Für jeden etwas: Information, Service, Spaß, Entspannung und Austausch – die evangelische Medien- und Programmvielfalt in Bayern ist groß.

Medien bestimmen unsere Lebenswelt. Wir nutzen sie täglich: Die Morgennachrichten zum Frühstück etwa, die Tageszeitung auf dem Weg zur Arbeit, die Firmennews aus dem Intranet zum Start in den Arbeitsalltag, für die Konferenz die Hintergrundinformationen aus dem WorldWideWeb.

Oder: Das Referat mithilfe von Online-Fachmagazinen unterfüttert, auf dem Heimweg die Facebook-Posts gecheckt, es warten die Magazine auf dem Couchtisch und nicht zu vergessen die abendlichen Lieblingssendungen im Fernsehen. Kommunikationsformen ändern sich ständig.

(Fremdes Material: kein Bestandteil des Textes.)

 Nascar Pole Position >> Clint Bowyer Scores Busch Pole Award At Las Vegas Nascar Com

Neue soziale Netze entstehen und neue Sprachformen prägen das gesellschaftliche Miteinander.

Die Evangelisch-Lutherische Kirche in Bayern hat in ihrer Fernseh- und Rundfunk-, Presse- und Verlagsarbeit sowie im Internet und in den sozialen Medien für die Informations- und Unterhaltungsbedürfnisse der Menschen eigene Marken und Medienformate entwickelt.

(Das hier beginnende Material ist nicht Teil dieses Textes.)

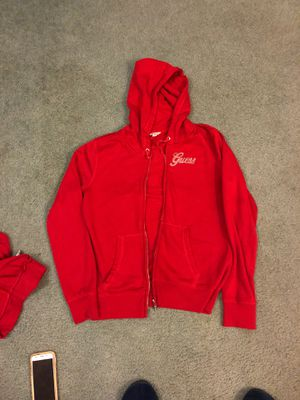 Guess sweat top with hoodie an pants for Sale in Victorville, CA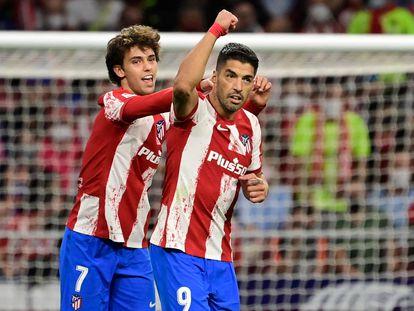Luis Suárez y João Félix celebran el triunfo del Atlético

„Sonntagsblatt“, Evangelischer Pressedienst (epd), Claudius-Verlag und „Vernetzte Kirche“ – mit diesen Marken ist das zentrale evangelische Medienhaus in Bayern auch über die Grenzen des Freistaates hinaus bekannt. Sendungen wie Lebensformen auf Sat1 oder das Wochenmagazin Kirche in Bayern erreichen zahlreiche Fernsehzuschauer. Mit öffentlich-rechtlichen Partnern wie beispielsweise dem Bayerischen Rundfunk werden beliebte Hörfunk-Formate wie „Auf ein Wort“ oder die „Evangelische Morgenfeier“ produziert und ausgestrahlt.

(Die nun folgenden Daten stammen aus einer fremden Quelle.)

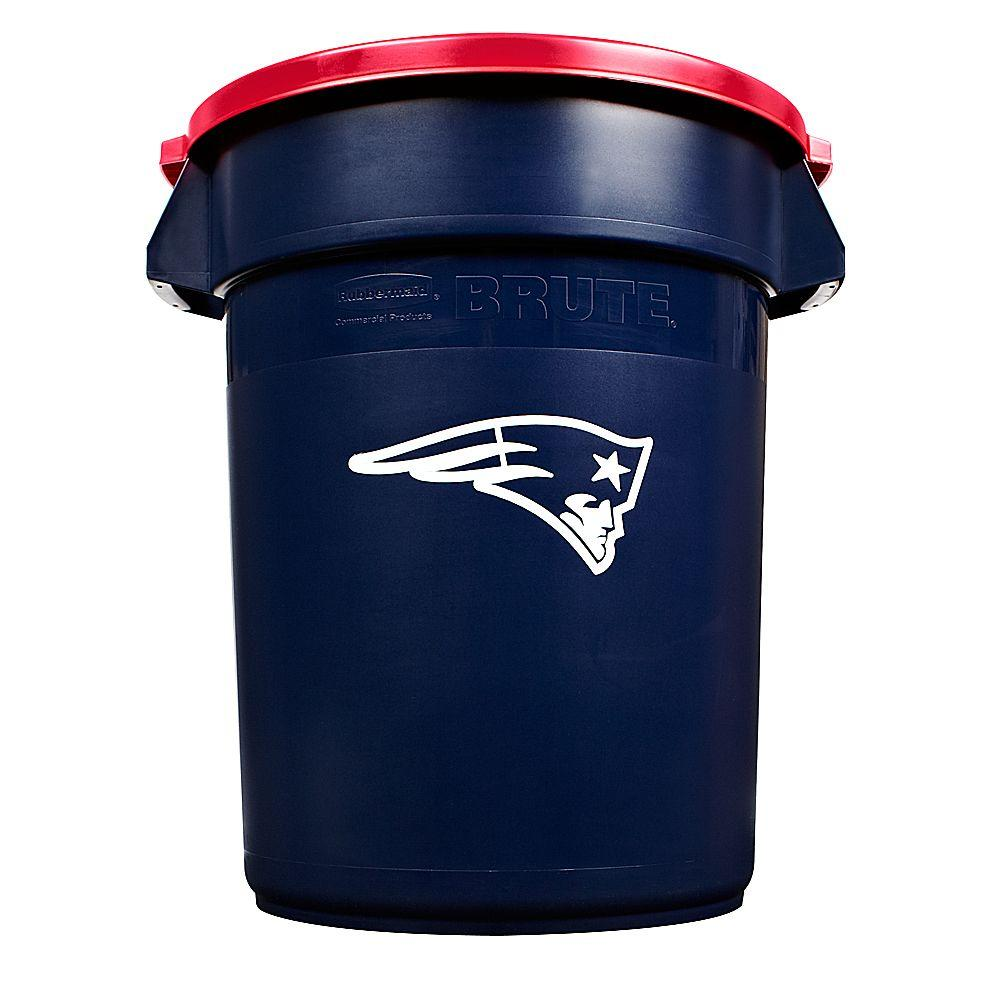 Rubbermaid Commercial Products BRUTE NFL 32 Gal. New England Patriots Round Trash Can with Lid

Verkündigungsarbeit, Öffentlichkeitsarbeit und das evangelische Medienhaus sind Motor der medialen Entwicklung und Gestalter der vielen Formate, sie sind aber auch jeweils kritische Gegenüber. So arbeiten die Redaktionen des Evangelischen Presseverbands – der epd, das Sonntagsblatt, die efa und das efs – unabhängig und inhaltlich im loyal-kritischen Gegenüber zur Landeskirche.